======== Available records

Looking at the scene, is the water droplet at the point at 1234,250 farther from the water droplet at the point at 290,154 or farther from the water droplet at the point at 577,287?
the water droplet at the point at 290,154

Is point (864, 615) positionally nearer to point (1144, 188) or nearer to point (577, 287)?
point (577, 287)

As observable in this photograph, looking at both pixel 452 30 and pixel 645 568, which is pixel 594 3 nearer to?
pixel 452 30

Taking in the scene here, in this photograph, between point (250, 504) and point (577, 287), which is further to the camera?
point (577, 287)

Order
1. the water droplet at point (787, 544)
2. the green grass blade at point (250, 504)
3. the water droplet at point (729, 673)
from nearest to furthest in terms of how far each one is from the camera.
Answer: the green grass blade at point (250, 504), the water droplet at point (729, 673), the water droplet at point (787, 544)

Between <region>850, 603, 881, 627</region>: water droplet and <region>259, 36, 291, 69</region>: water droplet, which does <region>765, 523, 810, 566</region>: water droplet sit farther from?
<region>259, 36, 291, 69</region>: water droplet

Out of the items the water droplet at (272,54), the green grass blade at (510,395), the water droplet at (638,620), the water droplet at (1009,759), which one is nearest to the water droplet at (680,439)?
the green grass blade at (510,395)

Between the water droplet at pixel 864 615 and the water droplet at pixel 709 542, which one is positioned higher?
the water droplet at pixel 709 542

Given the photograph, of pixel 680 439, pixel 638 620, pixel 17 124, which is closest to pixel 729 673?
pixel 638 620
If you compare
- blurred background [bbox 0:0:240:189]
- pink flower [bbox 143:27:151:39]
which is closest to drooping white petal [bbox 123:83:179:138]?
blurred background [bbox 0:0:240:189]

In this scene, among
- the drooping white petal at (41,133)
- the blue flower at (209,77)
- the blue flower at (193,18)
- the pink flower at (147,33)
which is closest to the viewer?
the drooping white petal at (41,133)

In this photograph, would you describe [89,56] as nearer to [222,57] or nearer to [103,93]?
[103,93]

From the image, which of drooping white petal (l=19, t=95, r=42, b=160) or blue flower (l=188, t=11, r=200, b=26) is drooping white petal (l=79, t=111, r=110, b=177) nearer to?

================

Rewrite the lines from the one containing "In this photograph, would" through the end of the lines, keeping each request as it is. In the answers, multiply every coordinate by 0.2 and round it to a whole number, with halves rounded up.

▶ _Exercise output_:
In this photograph, would you describe [89,56] as nearer to [222,57] or nearer to [103,93]?
[21,19]

From the image, which of drooping white petal (l=19, t=95, r=42, b=160) or blue flower (l=188, t=11, r=200, b=26) is drooping white petal (l=79, t=111, r=110, b=177) nearer to?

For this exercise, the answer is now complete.